In the manner of fellow New Yorker contributor John McPhee, every paragraph of Kolbert’s books has a mountain of reading and reporting behind it. In her latest, the author opens with a consideration of America’s most important waterways, the Mississippi and the Great Lakes, which meet near Chicago but “are—or were—distinct aquatic worlds.” We learn the reason for the past tense via Kolbert’s sharp account of the overweening engineering project that reversed the flow of Chicago’s wastewaters to send them not into the lakes but into the river. This created an artificial channel that has allowed invasive species from the south, such as Asian carp, into the lakes and creatures such as the zebra mussel from the lakes into the river.
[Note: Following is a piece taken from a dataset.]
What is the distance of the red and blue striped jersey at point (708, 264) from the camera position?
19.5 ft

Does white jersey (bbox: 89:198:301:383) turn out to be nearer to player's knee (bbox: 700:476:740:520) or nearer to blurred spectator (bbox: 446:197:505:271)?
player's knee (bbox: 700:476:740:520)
Things are no better down south in New Orleans, where the author finds a Mississippi Delta inundated by rising seas. “If Delaware or Rhode Island had lost that much territory,” she writes, “America would have only forty-nine states. Every hour and a half, Louisiana sheds another football field’s worth of land.” All of these processes feed neatly into Kolbert’s overarching theme of human-caused disasters. Her travels are wide and often challenging, as when she visited remote waterholes in the Mojave Desert to examine isolated populations of pupfish or when she interviewed ornithologists and entomologists to better understand the staggering decline in avian and insect species. “Even among insects, a class long thought to be extinction-resistant, numbers are plunging,” she writes, a process that extends across ecosystems everywhere. Especially vulnerable are coral reefs, which Kolbert examines in meticulous, exquisite detail. Can we and the world be saved from ourselves? That’s an up-in-the-air question, but the author holds out hope in a program that makes use of geoengineering, which, though highly speculative, is something that must be considered.
Urgent, absolutely necessary reading as a portrait of our devastated planet.